En el texto sobre Unamuno, ¿qué candidatura se ha de rechazar según el documento en alemán que se muestra en “Palabras”?

# Texto para análisis
---
Creer que sin un censor presente una entrevista no se corrige a interés de una autoridad, que las discusiones en el seno de la Fundación Nobel estaban movidas exclusivamente por la calidad literaria, y que un organismo menor de un estado científico/burocrático no actúa de acuerdo con las instrucciones más centralizadas, a mi entender, es olvidar la naturaleza de los estados totalitarios y cómo movían sus tentáculos. Me jugaría algo a que los finos analistas que critican a Menchón precipitar conclusiones con documentación incompleta también certifican (sin que podamos contar con el mismo nivel de exigencia documental que le exigen) que Stalin satelizaba a la República. Puedo llegar a aceptar que los mecanismos controladores del precario Nuevo Estado español sufrieran fugas informativas, o que el Torrente de turno que vigilaba el domicilio de Unamuno ejerciera su función con poco celo y algunas entrevistas se colaran, pero me cuesta aceptar que la circulación de la información en un estado burocrático centralizado como el Reich no funcionara como un reloj, tanto para comprar voluntades como para llamar a Estocolmo (menuda neutralidad la de los suecos durante la posterior guerra mundial, todo sea dicho de paso). El documento en alemán que se muestra en “Palabras” demuestra con incomodidad que alguien en Berlín ha preguntado por Unamuno y que se le responde que “tanto por motivos de interés nacional como de política cultural, se ha de rechazar la candidatura presentada por la Universidad de Salamanca”. Otra cosa es si aquel consejo cayó en saco roto, y si las conclusiones para las que se utiliza el documento quedan automáticamente validadas por su existencia. En ese caso, si se trata de criticar los castillos de naipes levantados con ellas, habrá que poner también en cuestión las fuentes que sugieran lo contrario (si no llegan a permitirnos una explicación completa). Y reconocer que, al margen de si el doctor podía ejercer su profesión con garantías y el finado estaba más o menos amenazado, lo que queda claro es que aquel falangista consagrado a la propaganda –ni tesorero de las ursulinas, ni vendedor de enciclopedias- estaba de más aquella tarde en el domicilio de Unamuno.
---
# Datos para comprender gráficos
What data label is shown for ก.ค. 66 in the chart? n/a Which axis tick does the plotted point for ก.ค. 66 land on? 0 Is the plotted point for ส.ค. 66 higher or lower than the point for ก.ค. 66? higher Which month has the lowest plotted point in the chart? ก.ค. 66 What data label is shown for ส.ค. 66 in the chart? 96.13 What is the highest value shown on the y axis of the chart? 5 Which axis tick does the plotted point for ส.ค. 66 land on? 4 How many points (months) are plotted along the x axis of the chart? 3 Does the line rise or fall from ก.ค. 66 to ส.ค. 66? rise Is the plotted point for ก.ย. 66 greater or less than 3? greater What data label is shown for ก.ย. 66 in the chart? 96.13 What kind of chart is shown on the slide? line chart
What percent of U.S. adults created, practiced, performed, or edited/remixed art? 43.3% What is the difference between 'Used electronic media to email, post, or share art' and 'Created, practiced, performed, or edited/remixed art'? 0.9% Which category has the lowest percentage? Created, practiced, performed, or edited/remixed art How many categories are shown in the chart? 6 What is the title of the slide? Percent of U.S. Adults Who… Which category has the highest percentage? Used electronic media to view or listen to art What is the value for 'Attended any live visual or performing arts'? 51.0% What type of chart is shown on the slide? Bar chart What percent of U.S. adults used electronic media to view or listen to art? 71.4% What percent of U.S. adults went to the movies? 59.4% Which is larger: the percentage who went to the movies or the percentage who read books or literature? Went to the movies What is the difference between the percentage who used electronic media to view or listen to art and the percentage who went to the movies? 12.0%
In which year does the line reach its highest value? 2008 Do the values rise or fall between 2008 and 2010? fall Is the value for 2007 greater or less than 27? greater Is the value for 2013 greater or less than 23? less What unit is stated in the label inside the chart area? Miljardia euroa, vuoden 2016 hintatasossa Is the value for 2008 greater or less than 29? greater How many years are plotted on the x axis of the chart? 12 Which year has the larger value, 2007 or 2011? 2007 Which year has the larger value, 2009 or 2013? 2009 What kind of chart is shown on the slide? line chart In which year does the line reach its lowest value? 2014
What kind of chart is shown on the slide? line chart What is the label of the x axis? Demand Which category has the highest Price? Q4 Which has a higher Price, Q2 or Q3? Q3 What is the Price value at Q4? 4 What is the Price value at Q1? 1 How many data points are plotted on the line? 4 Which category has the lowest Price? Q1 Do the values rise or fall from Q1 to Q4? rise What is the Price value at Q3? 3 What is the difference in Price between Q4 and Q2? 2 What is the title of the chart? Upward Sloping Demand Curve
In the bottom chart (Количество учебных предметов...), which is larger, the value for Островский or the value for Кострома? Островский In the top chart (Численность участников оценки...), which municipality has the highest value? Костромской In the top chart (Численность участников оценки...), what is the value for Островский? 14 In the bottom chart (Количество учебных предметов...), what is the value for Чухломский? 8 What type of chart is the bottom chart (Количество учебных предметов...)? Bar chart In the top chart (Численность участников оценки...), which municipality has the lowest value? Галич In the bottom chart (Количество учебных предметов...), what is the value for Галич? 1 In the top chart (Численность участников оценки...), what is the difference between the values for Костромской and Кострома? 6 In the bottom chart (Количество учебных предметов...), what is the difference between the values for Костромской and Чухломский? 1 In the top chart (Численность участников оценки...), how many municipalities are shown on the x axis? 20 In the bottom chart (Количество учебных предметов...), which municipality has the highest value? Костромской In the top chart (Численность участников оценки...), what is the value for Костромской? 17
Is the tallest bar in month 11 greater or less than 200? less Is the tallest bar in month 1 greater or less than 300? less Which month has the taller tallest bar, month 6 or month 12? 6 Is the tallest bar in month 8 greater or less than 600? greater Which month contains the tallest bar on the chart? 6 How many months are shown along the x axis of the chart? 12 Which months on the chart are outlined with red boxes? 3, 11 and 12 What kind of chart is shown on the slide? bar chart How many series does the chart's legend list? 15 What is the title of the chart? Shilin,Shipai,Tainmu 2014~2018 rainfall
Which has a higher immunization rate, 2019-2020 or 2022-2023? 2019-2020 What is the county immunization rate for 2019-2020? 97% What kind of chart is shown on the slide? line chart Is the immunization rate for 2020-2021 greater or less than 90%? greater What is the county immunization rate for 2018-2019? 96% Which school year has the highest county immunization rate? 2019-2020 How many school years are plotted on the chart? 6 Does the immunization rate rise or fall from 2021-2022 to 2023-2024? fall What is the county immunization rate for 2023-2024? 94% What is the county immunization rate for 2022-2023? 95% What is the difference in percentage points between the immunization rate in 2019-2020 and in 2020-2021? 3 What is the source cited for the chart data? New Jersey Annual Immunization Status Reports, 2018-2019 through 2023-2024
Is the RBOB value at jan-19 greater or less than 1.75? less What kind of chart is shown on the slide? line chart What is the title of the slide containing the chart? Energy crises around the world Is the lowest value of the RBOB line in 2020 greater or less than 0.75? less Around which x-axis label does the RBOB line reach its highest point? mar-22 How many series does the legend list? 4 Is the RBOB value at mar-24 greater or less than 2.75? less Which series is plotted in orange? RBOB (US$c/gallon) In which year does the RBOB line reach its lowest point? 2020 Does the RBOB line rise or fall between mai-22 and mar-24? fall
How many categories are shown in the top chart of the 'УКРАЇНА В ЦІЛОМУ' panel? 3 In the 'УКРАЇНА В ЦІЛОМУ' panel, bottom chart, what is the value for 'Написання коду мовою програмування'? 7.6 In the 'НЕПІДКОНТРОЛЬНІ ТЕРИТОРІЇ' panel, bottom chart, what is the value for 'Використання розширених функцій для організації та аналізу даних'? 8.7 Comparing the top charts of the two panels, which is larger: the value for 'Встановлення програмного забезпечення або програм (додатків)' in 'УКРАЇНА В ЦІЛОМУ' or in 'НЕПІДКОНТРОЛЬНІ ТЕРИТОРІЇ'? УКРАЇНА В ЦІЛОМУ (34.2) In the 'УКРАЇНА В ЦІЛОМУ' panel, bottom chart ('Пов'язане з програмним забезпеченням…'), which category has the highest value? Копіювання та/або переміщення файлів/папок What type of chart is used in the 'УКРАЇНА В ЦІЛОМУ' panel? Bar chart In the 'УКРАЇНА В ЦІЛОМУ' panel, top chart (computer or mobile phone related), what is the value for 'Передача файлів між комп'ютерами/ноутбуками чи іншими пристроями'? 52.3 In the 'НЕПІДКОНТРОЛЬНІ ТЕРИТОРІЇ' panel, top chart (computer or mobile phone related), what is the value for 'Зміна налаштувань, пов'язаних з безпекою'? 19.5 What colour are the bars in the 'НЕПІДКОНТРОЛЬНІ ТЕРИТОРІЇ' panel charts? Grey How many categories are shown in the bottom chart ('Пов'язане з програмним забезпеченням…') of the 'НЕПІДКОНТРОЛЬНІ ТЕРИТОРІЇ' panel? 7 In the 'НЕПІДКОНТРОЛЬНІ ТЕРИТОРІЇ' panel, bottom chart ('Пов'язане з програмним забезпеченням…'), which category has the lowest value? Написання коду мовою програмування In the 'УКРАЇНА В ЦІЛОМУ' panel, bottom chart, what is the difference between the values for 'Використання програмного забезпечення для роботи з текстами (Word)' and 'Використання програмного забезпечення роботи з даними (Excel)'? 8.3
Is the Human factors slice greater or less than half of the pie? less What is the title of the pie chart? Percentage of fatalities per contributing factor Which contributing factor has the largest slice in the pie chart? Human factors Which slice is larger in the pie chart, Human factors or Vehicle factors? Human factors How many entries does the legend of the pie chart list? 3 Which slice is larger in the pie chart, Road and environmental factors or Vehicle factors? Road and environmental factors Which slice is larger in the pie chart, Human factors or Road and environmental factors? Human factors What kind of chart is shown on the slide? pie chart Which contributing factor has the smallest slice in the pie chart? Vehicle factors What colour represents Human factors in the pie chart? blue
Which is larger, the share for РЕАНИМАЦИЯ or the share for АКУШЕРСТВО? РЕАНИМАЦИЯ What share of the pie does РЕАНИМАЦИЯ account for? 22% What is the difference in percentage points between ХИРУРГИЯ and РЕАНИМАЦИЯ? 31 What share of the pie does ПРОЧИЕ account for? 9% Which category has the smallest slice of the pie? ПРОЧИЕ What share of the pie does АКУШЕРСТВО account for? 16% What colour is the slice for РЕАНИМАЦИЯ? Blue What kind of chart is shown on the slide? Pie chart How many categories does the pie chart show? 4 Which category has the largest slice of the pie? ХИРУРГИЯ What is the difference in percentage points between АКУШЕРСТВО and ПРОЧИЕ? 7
---
# Resultado de la tarea
La candidatura presentada por la Universidad de Salamanca.